Dizem por aí que ser avó significa ser mãe duas vezes. Está aí uma verdade, pois muitas têm um importante papel juntos aos seus filhos e filhas na árdua tarefa de criar seus bebês, ocupando não apenas sua real função, mas também atuando como babás, amigas, conselheiras.

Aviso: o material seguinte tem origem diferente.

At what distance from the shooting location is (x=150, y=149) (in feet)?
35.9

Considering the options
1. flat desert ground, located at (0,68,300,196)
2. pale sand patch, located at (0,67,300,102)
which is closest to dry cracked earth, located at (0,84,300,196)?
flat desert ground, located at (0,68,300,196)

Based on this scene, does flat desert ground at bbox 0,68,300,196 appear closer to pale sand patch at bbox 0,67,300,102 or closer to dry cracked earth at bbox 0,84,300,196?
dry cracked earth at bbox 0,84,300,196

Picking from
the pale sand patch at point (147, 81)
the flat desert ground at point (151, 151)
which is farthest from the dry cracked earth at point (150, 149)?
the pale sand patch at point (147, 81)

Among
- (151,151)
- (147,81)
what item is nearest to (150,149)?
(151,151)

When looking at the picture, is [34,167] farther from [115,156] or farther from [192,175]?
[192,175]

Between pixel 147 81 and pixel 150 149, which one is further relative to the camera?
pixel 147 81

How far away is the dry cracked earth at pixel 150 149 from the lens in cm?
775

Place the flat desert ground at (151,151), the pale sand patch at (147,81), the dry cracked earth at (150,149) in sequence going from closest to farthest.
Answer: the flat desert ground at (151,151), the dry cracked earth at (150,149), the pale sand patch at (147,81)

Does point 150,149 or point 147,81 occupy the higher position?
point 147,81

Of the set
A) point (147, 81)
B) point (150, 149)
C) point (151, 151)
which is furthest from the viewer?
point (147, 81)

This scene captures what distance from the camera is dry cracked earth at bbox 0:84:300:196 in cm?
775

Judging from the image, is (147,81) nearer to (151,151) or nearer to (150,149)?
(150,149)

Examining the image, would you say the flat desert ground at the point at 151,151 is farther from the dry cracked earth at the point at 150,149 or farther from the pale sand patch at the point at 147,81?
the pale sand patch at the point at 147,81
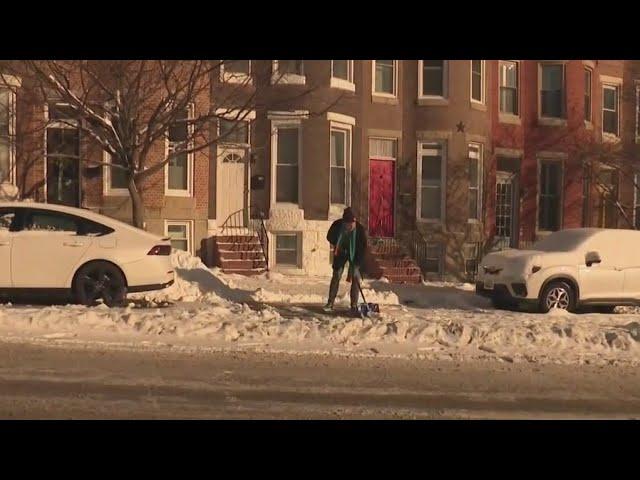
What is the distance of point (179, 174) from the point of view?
19.0 metres

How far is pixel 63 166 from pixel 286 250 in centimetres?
594

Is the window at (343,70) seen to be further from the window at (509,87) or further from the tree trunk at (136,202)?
the tree trunk at (136,202)

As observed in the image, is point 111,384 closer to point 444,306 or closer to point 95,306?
point 95,306

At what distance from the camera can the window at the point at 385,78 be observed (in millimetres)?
21086

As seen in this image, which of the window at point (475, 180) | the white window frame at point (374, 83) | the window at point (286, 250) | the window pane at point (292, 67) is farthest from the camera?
the window at point (475, 180)

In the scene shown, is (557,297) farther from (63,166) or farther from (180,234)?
(63,166)

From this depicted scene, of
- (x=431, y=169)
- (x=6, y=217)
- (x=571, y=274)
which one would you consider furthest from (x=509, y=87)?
(x=6, y=217)

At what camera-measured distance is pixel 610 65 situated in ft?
80.5

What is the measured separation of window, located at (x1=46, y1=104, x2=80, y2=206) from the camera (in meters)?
17.9

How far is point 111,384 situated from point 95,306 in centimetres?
404

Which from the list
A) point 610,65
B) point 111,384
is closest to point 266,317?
point 111,384

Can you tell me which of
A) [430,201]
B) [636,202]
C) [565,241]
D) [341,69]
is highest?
[341,69]

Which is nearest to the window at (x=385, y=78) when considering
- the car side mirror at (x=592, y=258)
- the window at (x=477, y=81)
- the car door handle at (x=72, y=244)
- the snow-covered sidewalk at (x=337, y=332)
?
the window at (x=477, y=81)

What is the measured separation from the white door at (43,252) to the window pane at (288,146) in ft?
29.4
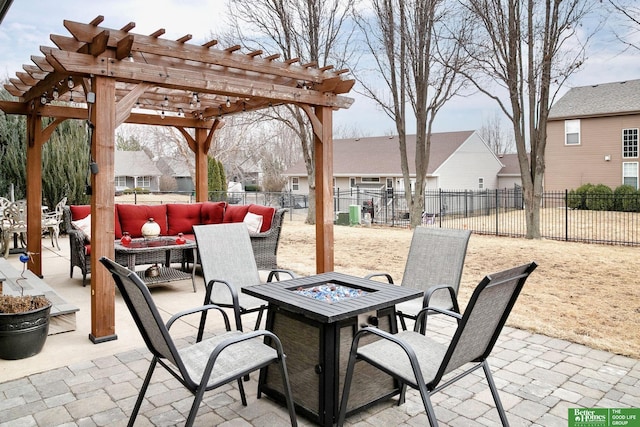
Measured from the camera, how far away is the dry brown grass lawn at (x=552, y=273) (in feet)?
14.8

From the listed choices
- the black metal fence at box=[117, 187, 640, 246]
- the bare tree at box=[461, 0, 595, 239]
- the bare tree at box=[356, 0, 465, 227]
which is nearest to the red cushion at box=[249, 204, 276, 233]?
the black metal fence at box=[117, 187, 640, 246]

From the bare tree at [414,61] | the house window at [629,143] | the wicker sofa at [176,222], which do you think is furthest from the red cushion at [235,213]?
the house window at [629,143]

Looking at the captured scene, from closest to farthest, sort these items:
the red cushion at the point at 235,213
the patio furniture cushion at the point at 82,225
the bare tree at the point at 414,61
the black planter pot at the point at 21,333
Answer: the black planter pot at the point at 21,333, the patio furniture cushion at the point at 82,225, the red cushion at the point at 235,213, the bare tree at the point at 414,61

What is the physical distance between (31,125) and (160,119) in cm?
223

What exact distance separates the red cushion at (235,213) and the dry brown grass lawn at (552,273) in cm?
119

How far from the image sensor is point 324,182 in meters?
5.76

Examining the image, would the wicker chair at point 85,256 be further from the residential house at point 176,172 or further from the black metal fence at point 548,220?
the residential house at point 176,172

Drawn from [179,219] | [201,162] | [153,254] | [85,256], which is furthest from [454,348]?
[201,162]

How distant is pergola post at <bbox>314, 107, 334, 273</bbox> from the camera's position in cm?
575

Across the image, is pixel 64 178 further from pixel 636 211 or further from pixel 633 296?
pixel 636 211

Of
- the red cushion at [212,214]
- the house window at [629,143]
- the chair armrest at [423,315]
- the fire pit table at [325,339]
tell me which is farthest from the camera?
the house window at [629,143]

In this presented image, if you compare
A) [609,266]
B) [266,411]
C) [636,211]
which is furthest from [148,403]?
[636,211]

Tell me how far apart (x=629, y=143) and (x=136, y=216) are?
21106 millimetres

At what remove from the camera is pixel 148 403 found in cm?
296
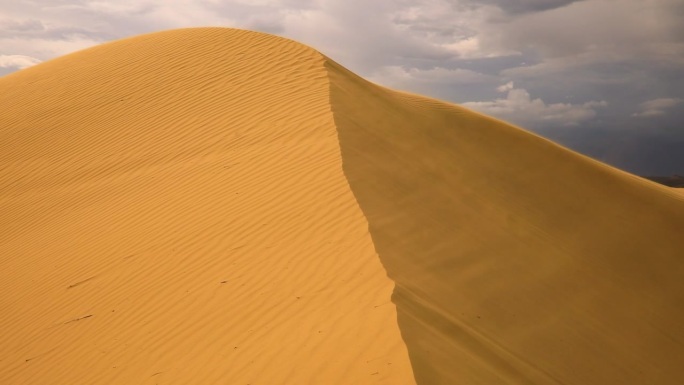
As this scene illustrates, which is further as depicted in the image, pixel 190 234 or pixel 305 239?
pixel 190 234

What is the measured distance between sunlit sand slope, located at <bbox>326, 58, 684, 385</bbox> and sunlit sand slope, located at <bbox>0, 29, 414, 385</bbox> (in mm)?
405

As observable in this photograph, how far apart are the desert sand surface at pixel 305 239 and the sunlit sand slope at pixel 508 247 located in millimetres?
42

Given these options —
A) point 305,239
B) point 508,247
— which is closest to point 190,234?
point 305,239

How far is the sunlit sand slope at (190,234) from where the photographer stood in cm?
527

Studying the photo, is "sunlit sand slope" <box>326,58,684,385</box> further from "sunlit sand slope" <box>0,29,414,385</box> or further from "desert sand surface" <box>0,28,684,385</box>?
"sunlit sand slope" <box>0,29,414,385</box>

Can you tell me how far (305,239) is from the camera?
23.1 feet

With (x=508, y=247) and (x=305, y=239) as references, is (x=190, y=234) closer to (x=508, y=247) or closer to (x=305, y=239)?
(x=305, y=239)

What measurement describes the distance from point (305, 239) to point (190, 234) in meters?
1.63

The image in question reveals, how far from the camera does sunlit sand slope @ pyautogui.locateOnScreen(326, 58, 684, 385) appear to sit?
5969mm

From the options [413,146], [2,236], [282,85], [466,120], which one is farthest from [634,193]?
[2,236]

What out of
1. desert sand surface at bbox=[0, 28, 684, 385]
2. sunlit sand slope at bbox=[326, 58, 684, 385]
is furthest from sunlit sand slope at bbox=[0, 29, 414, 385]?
sunlit sand slope at bbox=[326, 58, 684, 385]

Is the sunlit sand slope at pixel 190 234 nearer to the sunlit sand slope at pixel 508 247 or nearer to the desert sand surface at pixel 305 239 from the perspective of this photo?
the desert sand surface at pixel 305 239

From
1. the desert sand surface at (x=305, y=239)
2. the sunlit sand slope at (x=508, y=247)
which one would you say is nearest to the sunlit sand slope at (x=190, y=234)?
the desert sand surface at (x=305, y=239)

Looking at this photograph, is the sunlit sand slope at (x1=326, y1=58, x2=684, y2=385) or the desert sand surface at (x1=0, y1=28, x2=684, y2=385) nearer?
the desert sand surface at (x1=0, y1=28, x2=684, y2=385)
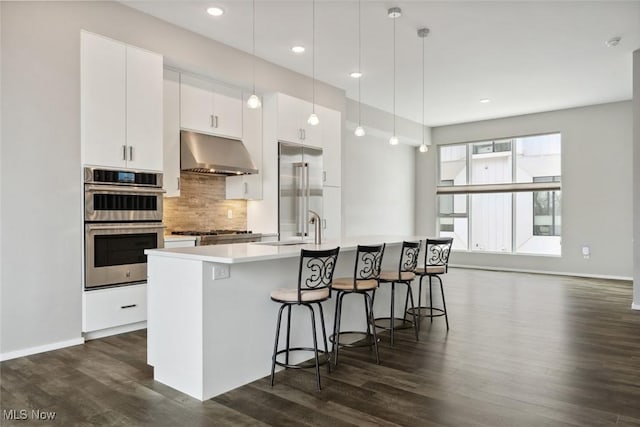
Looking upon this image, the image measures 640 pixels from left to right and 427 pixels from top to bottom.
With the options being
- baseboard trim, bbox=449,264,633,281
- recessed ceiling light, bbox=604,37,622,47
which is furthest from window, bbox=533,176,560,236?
recessed ceiling light, bbox=604,37,622,47

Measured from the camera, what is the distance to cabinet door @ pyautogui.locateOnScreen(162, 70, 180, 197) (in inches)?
190

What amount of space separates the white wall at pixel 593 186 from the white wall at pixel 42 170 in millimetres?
7943

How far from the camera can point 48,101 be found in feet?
12.4

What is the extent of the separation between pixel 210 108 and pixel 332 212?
8.29ft

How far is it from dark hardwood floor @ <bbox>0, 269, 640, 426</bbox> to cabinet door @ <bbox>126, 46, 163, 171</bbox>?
5.94 feet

Quase sempre são as avós quem auxiliam as filhas, mães de primeira viagem, nos tratos iniciais com suas crias.
E continuam a dar suporte no decorrer dos anos, acompanhando de perto o crescimento dos netos.
Por motivos diversos, alguns pais não podem se dedicar à educação dos filhos de forma mais ativa.
É importante para a formação das crianças o contato com diferentes formas de pensar, desde que elas envolvam respeito às diferenças culturais, religiosas e geracionais. De qualquer forma, ensinar valores como respeito, civilidade, sensibilidade aos sentimentos dos outros, generosidade, etc. são sempre benéficos para a convivência social e para a sociedade de forma geral. É nesse momento que os avós entram em cena.
Vó Rozária
Rozária Chaves, que deu a luz a seis filhos, moradora no bairro São Francisco, em Laranjeiras do Sul, é um exemplo de dedicação e amor ao neto que ela cria como filho.
Ela explica que uma de suas filhas, mãe biológica de Giovane, hoje com 20 anos, teve que mudar para Cascavel onde foi trabalhar e obrigou-se a deixar sob os cuidados da mãe o filho excepcional e outra menina.
Após alguns anos a filha veio buscar as crianças, mas Giovane preferiu ficar com a avó e apenas sua irmã, na época com 15 anos, acompanhou a mãe.
Foi uma decisão difícil, conta Rozária, mas segundo ela prevaleceu a vontade do neto; e mãe e filha então, decidiram acatar a decisão de Giovane.
Amor especial
Criei seis filhos e o Giovane que estuda na Apae. Ele está comigo desde que nasceu e como é especial e minha filha não tinha como criá-lo eu assumi o papel de mãe, orgulha-se Rozária.
Ao falar sobre o neto/filho, ela se emociona e ressalta que Giovane apesar de suas limitações, é uma pessoa que a ajuda muito, inclusive na tarefas domésticas.
Giovane por sua vez faz questão de enaltecer o carinho que sente pela sua avó, que ele chama de mãe – a mãe biológica ele chama de tia – ele afirma que se tivesse que optar entre viver com a sua avó/mãe ou a mãe biológica, ficaria com ela referindo-se a avó.
Papel de mãe
A história de Rozaria e Giovane, não é fato isolado, pois nos dias de hoje com a correria do cotidiano e com as mulheres conquistando cada vez mais espaço no mercado de trabalho, o papel de mãe fica em segundo plano, abrindo caminho para que as avós assumam essa função.
O tempo de convivência diária e o tipo de relação definem a forma de relacionamento. A responsabilidade cotidiana tem uma forma de tratamento diferente de quem ajuda temporariamente, porque, nesses casos, os avós assumem o papel de educadores. É preciso também ter regras diferentes, para os casos de apoio enquanto os pais trabalham ou quando os avós assumem integralmente a responsabilidade parenteral, em caso de morte ou abandono dos pais.
Amor especial
Amo todos os meus seis filhos biológicos, mas o amor que eu sinto pelo Giovane não tem comparação, confessa. Talvez até pela sua condição de especial, mas acredito mesmo que o carinho que tenho por ele, é por ser mãe duas vezes, como avó, descreve Rozária com expressão de ternura ao olhar para o neto.
A avó/mãe Rozária e Giovane estão hoje em Cascavel onde passarão o Dia das Mães, com a mãe biológica, que o jovem chama de tia.